**EXERCISE TASK A:**
Answer these questions from the Bitcoin halving article:
(i) How many coins is Bitcoin's supply limited to?
(ii) On what date did the second halving take place?
(iii) What will the block reward become after the halving expected in April 2024?
**EXERCISE TASK B:**
Extract word for word the passage of the Bitcoin halving article from "Crypto enthusiasts are" up to and including "is all about.".
**EXERCISE TASK C:**
Continue the Bitcoin halving article from the point where it stops.

**EXCERPTED TEXT:**
==========
As the end of the year approaches, there are many things to get excited about. For some, it’s the annual get-together with family and friends on Thanksgiving Day; for others, it’s Black Friday and Cyber Monday, the two biggest shopping days of the year; there are also plenty who have already gotten into the Christmas spirit as soon as the Halloween decorations were put away, singing along Mariah Carey’s timeless hit while making their wish lists and checking them twice. And then there are those who have only one thing on their mind: the upcoming halving event and the impact it will have on the Bitcoin price.
The Bitcoin halving remains one of the most important and anticipated events in the cryptocurrency industry, with many traders and investors shaping their strategies around this development. It’s only normal for crypto enthusiasts to get excited about the impending Bitcoin halving and start preparing in advance so they can take advantage of the potential transformations it might bring along.
With almost six more months to go until the next halving, which is set to take place in April 2024, you’ve still got plenty of time to get up to speed with the significance of the event and its potential implications. So, let’s take a look at some of the things you should keep in mind as we’re counting down to this new milestone in Bitcoin’s history,
What is Bitcoin Halving?
Crypto enthusiasts are well acquainted with the Bitcoin halving, having witnessed the event three times already since the project was launched in 2009. But for those who are new to the world of digital assets, the halving might not ring any bells. So, let’s start with the beginning and explain what the halving is all about.
By design, Bitcoin’s supply is limited to 21 million coins that can be minted through a process called mining in order to ensure scarcity, maintain demand, and prevent inflation. Once this fixed supply is achieved, mining will cease, and no new coins will be issued. Until then, the coins enter circulation as a reward for miners who validate transactions and add new blocks to the chain. The reward for discovering blocks diminishes over time, being cut in half every 210,000 blocks, or roughly every four years, and this event is known as halving or halving.
The Bitcoin network has experienced three halvings so far. The first one took place on November 28th, 2012, when the block reward was cut from 50 BTC to 25 BTC. The second halving occurred on July 9th, 2016, reducing the reward from 25 BTC to 12.5 BTC.
Finally, the last halving happened on May 11th, 2020, and this brings us to the present day, when the reward for mining new blocks is 6.25 BTC. However, this is about to change soon, as the next halving event is estimated for April 2024, and that will see the block reward go from 6.25 BTC to 3.125 BTC.
==========
**GIVEN INFORMATION:**
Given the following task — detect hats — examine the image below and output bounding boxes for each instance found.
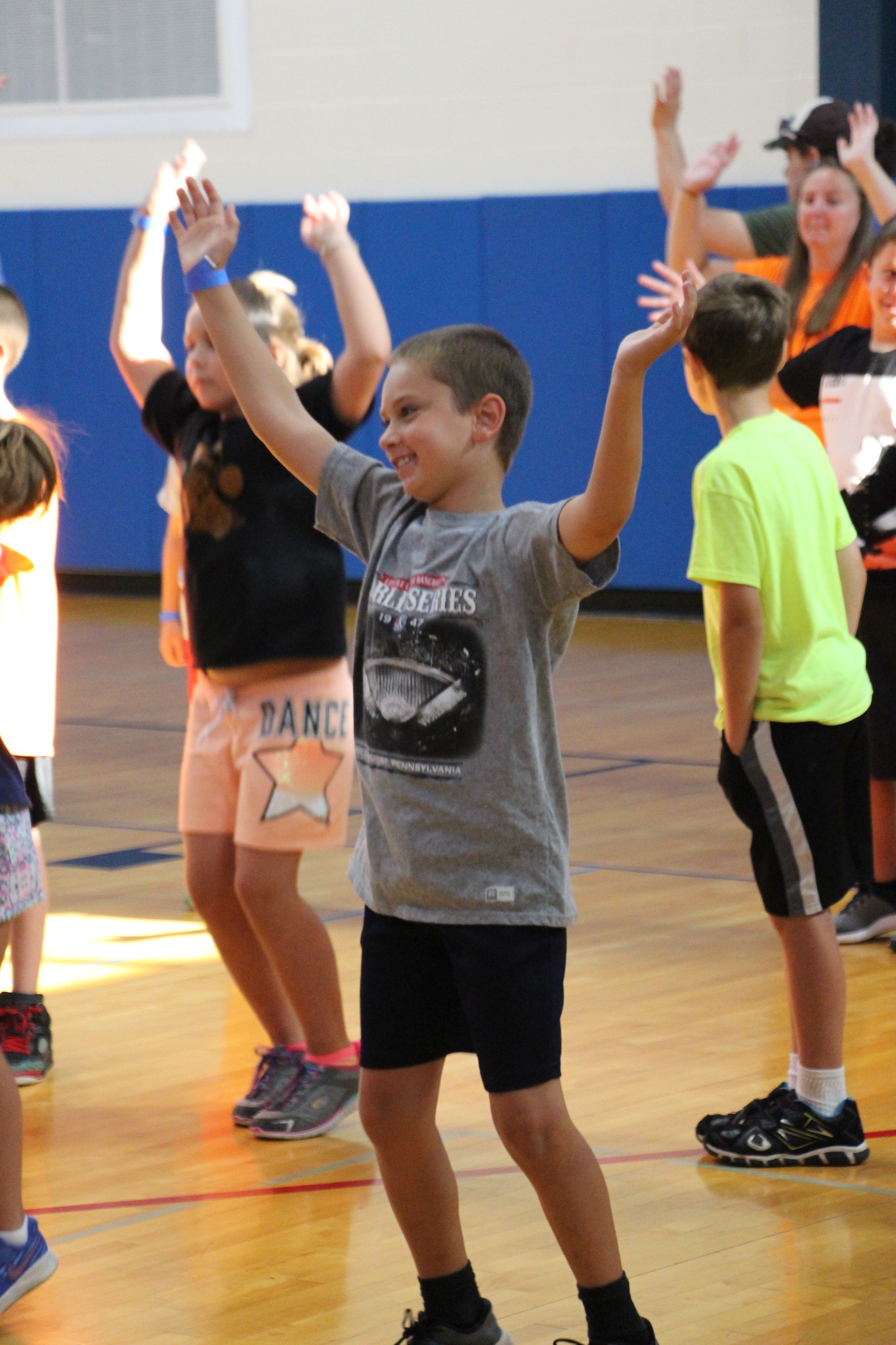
==========
**EXERCISE OUTPUT A:**
(i) 21 million coins
(ii) July 9th, 2016
(iii) 3.125 BTC

**EXERCISE OUTPUT B:**
Crypto enthusiasts are well acquainted with the Bitcoin halving, having witnessed the event three times already since the project was launched in 2009. But for those who are new to the world of digital assets, the halving might not ring any bells. So, let’s start with the beginning and explain what the halving is all about.

**EXERCISE OUTPUT C:**
Potential Price Implications
Although it’s difficult to predict how Bitcoin is going to behave during the pre and post-halving period, these events have usually been associated with price increases. Looking back at Bitcoin’s first halving, we can see that six months later, the Bitcoin price shot up from $12 to $126. The second halving saw Bitcoin surge to $1,000 from $654 following a seven-month rally. Then again, in 2020, when the last halving occurred, the price skyrocketed from $8,570 to $18,040 in just seven months.
Does this mean that Bitcoin is poised for a new bull run in 2024? Despite playing a big part in the prediction of crypto prices, historical patterns don’t offer any guarantee. However, Bitcoin’s current upward trend seems to support the price appreciation theory. Over the past few weeks, Bitcoin managed to break above the $30K resistance level, gaining 35% over the past 60 days and 27% in the last month. At press time, Bitcoin was trading at $36,232.
Since the halving reduces the mining reward in half and increases scarcity, this should hypothetically spark a hike in demand and cause prices to rise. But it can also go the opposite direction, prompting inefficient miners to exit the market as it’s going to be harder for them to survive due to the high cost of mining. That might weaken the network’s security and increase transaction fees, which could drive prices down.
Aspects to Keep an Eye on
To learn more about Bitcoin before making your purchase, it’s essential to understand its patterns, especially considering its unpredictability and volatility.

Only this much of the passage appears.